* Task details *
Return the entries exactly. Images are not part of the copy.

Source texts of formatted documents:

######

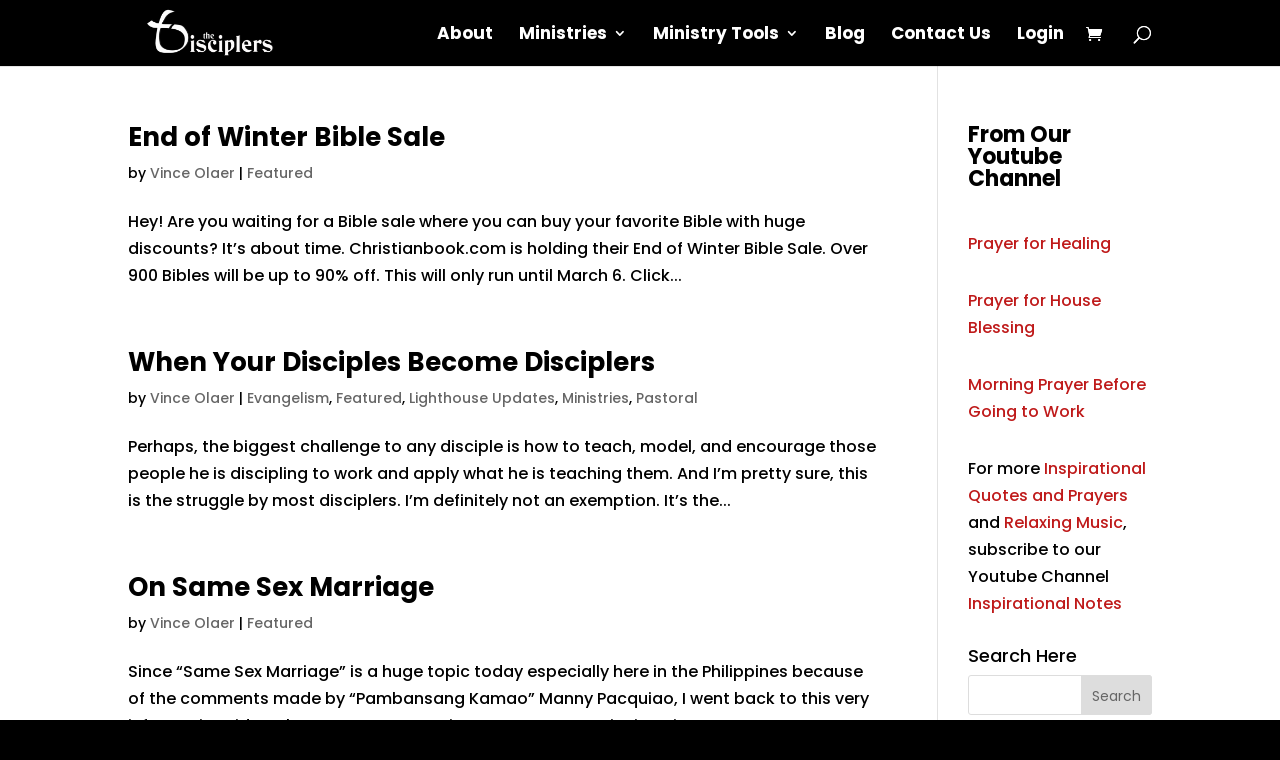

--- FILE ---
content_type: text/html; charset=utf-8
request_url: https://www.google.com/recaptcha/api2/aframe
body_size: 267
content:
<!DOCTYPE HTML><html><head><meta http-equiv="content-type" content="text/html; charset=UTF-8"></head><body><script nonce="XkxLoIRjSoRNuphctfTKfg">/** Anti-fraud and anti-abuse applications only. See google.com/recaptcha */ try{var clients={'sodar':'https://pagead2.googlesyndication.com/pagead/sodar?'};window.addEventListener("message",function(a){try{if(a.source===window.parent){var b=JSON.parse(a.data);var c=clients[b['id']];if(c){var d=document.createElement('img');d.src=c+b['params']+'&rc='+(localStorage.getItem("rc::a")?sessionStorage.getItem("rc::b"):"");window.document.body.appendChild(d);sessionStorage.setItem("rc::e",parseInt(sessionStorage.getItem("rc::e")||0)+1);localStorage.setItem("rc::h",'1769052840679');}}}catch(b){}});window.parent.postMessage("_grecaptcha_ready", "*");}catch(b){}</script></body></html>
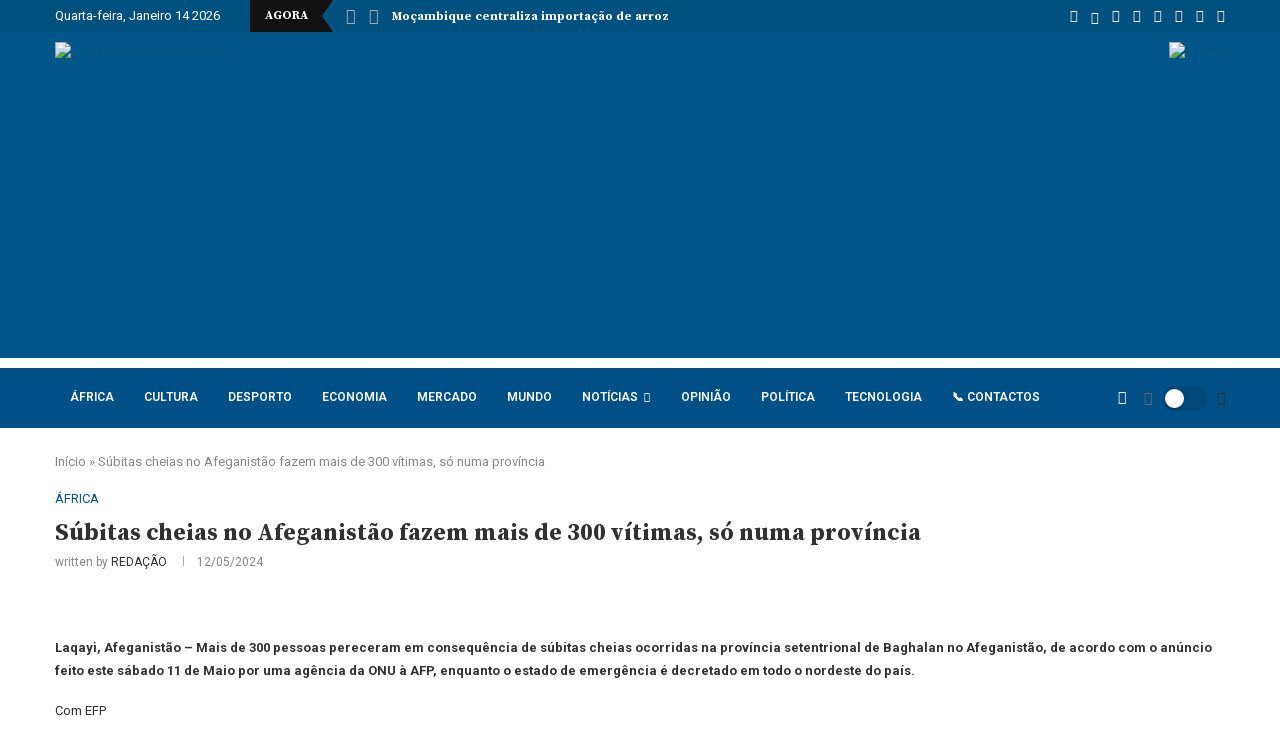

--- FILE ---
content_type: text/html; charset=utf-8
request_url: https://www.google.com/recaptcha/api2/aframe
body_size: 250
content:
<!DOCTYPE HTML><html><head><meta http-equiv="content-type" content="text/html; charset=UTF-8"></head><body><script nonce="9jRvWIXsuHxUmivuFmguZw">/** Anti-fraud and anti-abuse applications only. See google.com/recaptcha */ try{var clients={'sodar':'https://pagead2.googlesyndication.com/pagead/sodar?'};window.addEventListener("message",function(a){try{if(a.source===window.parent){var b=JSON.parse(a.data);var c=clients[b['id']];if(c){var d=document.createElement('img');d.src=c+b['params']+'&rc='+(localStorage.getItem("rc::a")?sessionStorage.getItem("rc::b"):"");window.document.body.appendChild(d);sessionStorage.setItem("rc::e",parseInt(sessionStorage.getItem("rc::e")||0)+1);localStorage.setItem("rc::h",'1768405968693');}}}catch(b){}});window.parent.postMessage("_grecaptcha_ready", "*");}catch(b){}</script></body></html>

######

* Task result *
--- FILE ---
content_type: text/html; charset=utf-8
request_url: https://www.google.com/recaptcha/api2/aframe
body_size: 267
content:
<!DOCTYPE HTML><html><head><meta http-equiv="content-type" content="text/html; charset=UTF-8"></head><body><script nonce="XkxLoIRjSoRNuphctfTKfg">/** Anti-fraud and anti-abuse applications only. See google.com/recaptcha */ try{var clients={'sodar':'https://pagead2.googlesyndication.com/pagead/sodar?'};window.addEventListener("message",function(a){try{if(a.source===window.parent){var b=JSON.parse(a.data);var c=clients[b['id']];if(c){var d=document.createElement('img');d.src=c+b['params']+'&rc='+(localStorage.getItem("rc::a")?sessionStorage.getItem("rc::b"):"");window.document.body.appendChild(d);sessionStorage.setItem("rc::e",parseInt(sessionStorage.getItem("rc::e")||0)+1);localStorage.setItem("rc::h",'1769052840679');}}}catch(b){}});window.parent.postMessage("_grecaptcha_ready", "*");}catch(b){}</script></body></html>

--- FILE ---
content_type: text/html; charset=utf-8
request_url: https://www.google.com/recaptcha/api2/aframe
body_size: 250
content:
<!DOCTYPE HTML><html><head><meta http-equiv="content-type" content="text/html; charset=UTF-8"></head><body><script nonce="9jRvWIXsuHxUmivuFmguZw">/** Anti-fraud and anti-abuse applications only. See google.com/recaptcha */ try{var clients={'sodar':'https://pagead2.googlesyndication.com/pagead/sodar?'};window.addEventListener("message",function(a){try{if(a.source===window.parent){var b=JSON.parse(a.data);var c=clients[b['id']];if(c){var d=document.createElement('img');d.src=c+b['params']+'&rc='+(localStorage.getItem("rc::a")?sessionStorage.getItem("rc::b"):"");window.document.body.appendChild(d);sessionStorage.setItem("rc::e",parseInt(sessionStorage.getItem("rc::e")||0)+1);localStorage.setItem("rc::h",'1768405968693');}}}catch(b){}});window.parent.postMessage("_grecaptcha_ready", "*");}catch(b){}</script></body></html>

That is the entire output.